| WHAT THIS TASK INVOLVES |
The whole listing, from first line to last: copy it exactly.

| DATASET EXTRACT |
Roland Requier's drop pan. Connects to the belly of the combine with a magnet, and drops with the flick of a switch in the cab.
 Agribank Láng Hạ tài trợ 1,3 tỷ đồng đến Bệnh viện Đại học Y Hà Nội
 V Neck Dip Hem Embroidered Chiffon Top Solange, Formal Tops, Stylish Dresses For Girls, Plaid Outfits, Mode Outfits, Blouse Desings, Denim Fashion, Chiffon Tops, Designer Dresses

| TASK ANSWER |
Roland Requier's drop pan. Connects to the belly of the combine with a magnet, and drops with the flick of a switch in the cab.
 Agribank Láng Hạ tài trợ 1,3 tỷ đồng đến Bệnh viện Đại học Y Hà Nội
 V Neck Dip Hem Embroidered Chiffon Top Solange, Formal Tops, Stylish Dresses For Girls, Plaid Outfits, Mode Outfits, Blouse Desings, Denim Fashion, Chiffon Tops, Designer Dresses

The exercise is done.